Image-text web data
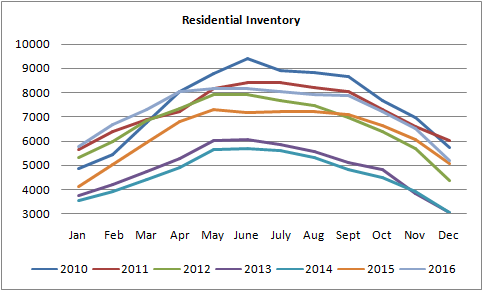 graph for residential inventory of homes for sale in Edmonton from January of 2010 to December of 2016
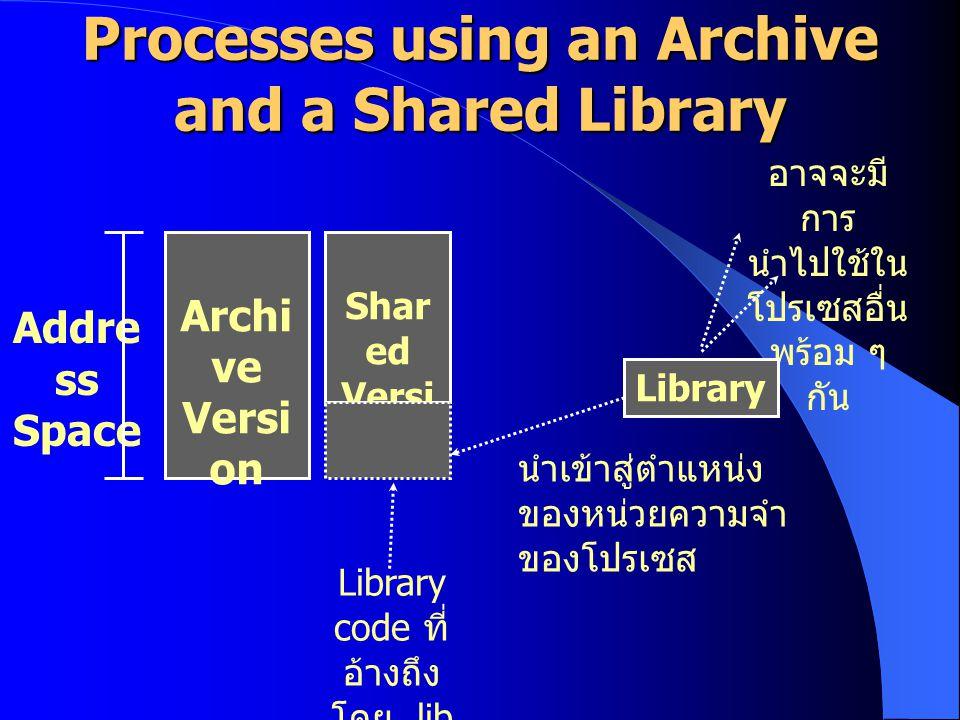 Binding time Shared library ไม่ถูกนำไปไว้กับ linked program ปัญหาที่อาจเกิดขึ้น – ไม่พบ shared library ที่ต้องการ จึงมีข้อความ แสดงข้อผิดพลาดและจบการทำงาน – มี shared library นั้นอยู่ แต่ library มีการ เปลี่ยนแปลงเมื่อโปรแกรมผ่านการ link ไปแล้ว การเปลี่ยนแปลงที่จะไม่มีผลกระทบต่อโปรแกรมคือ การเปลี่ยนแปลงที่ไม่ไปเปลี่ยนตำแหน่งของ library ที่โปรแกรมเรียกใช้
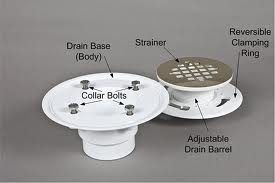 Mister Plumber Tips How To Install The Tile Shower Drain Mister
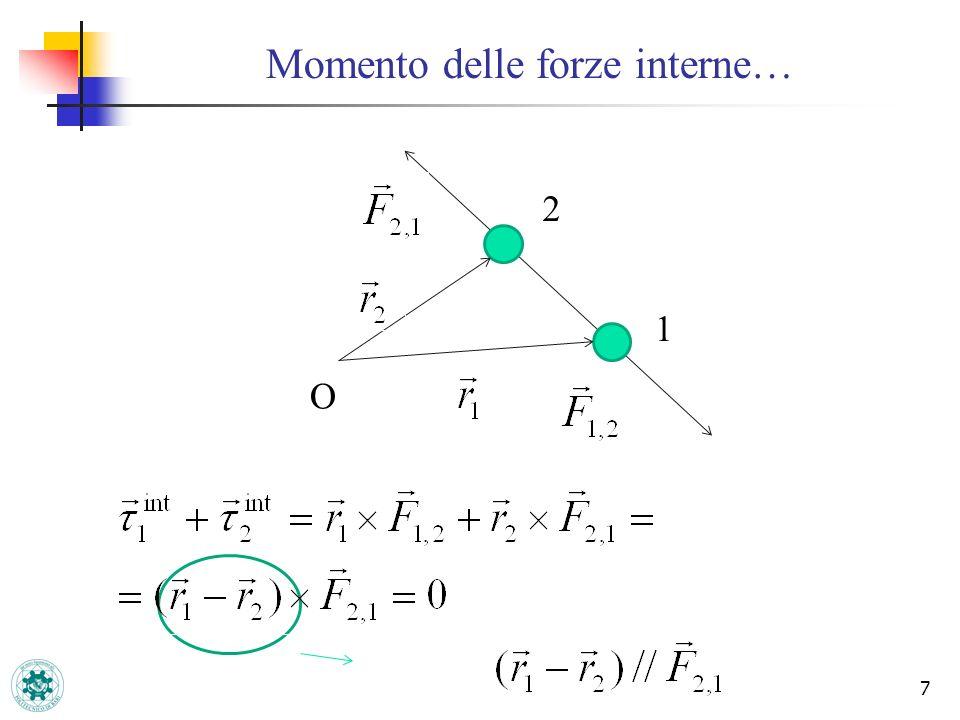 Conservazione del momento angolare 8 Se Se il momento totale delle forze esterne agenti su un sistema di particelle è nullo, il momento angolare tot.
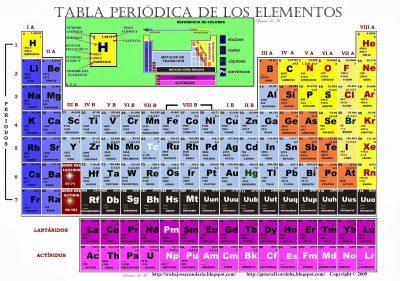 tabla periodica FINAL1l 400x281 - Investigadores se hallan a la caza del elemento 119 de la tabla periódica: los experimentos están en curso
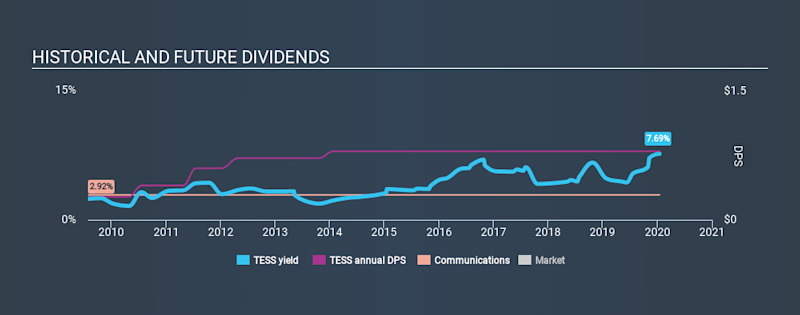 NasdaqGS:TESS Historical Dividend Yield, January 16th 2020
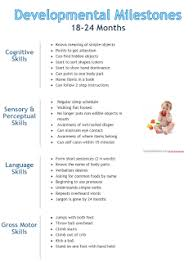 23 Months Milestones Chart Pediatric Occupational Therapy Tips 2017
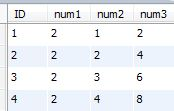 Colunas Geradas em MySQL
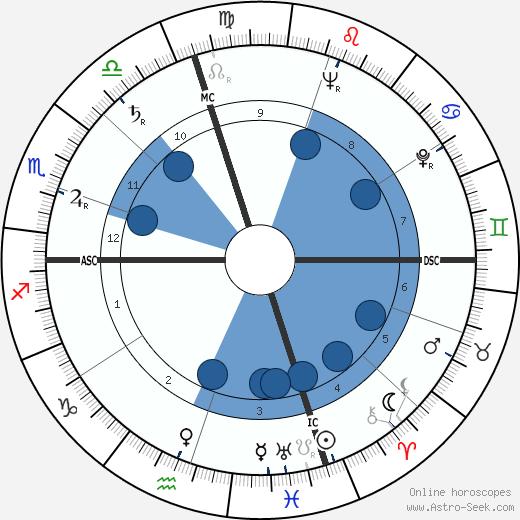 Chester M. McKeen wikipedia, horoscope, astrology, instagram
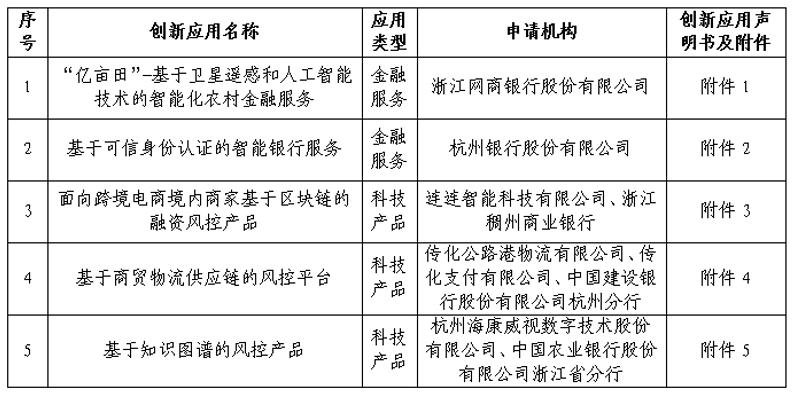 杭州金融科技创新监管试点首批创新应用公示亮相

▸ Problem description: Without the pictures, give every line above again exactly.

▸ Reply to the task:
 graph for residential inventory of homes for sale in Edmonton from January of 2010 to December of 2016
 Binding time Shared library ไม่ถูกนำไปไว้กับ linked program ปัญหาที่อาจเกิดขึ้น – ไม่พบ shared library ที่ต้องการ จึงมีข้อความ แสดงข้อผิดพลาดและจบการทำงาน – มี shared library นั้นอยู่ แต่ library มีการ เปลี่ยนแปลงเมื่อโปรแกรมผ่านการ link ไปแล้ว การเปลี่ยนแปลงที่จะไม่มีผลกระทบต่อโปรแกรมคือ การเปลี่ยนแปลงที่ไม่ไปเปลี่ยนตำแหน่งของ library ที่โปรแกรมเรียกใช้
 Mister Plumber Tips How To Install The Tile Shower Drain Mister
 Conservazione del momento angolare 8 Se Se il momento totale delle forze esterne agenti su un sistema di particelle è nullo, il momento angolare tot.
 tabla periodica FINAL1l 400x281 - Investigadores se hallan a la caza del elemento 119 de la tabla periódica: los experimentos están en curso
 NasdaqGS:TESS Historical Dividend Yield, January 16th 2020
 23 Months Milestones Chart Pediatric Occupational Therapy Tips 2017
 Colunas Geradas em MySQL
 Chester M. McKeen wikipedia, horoscope, astrology, instagram
 杭州金融科技创新监管试点首批创新应用公示亮相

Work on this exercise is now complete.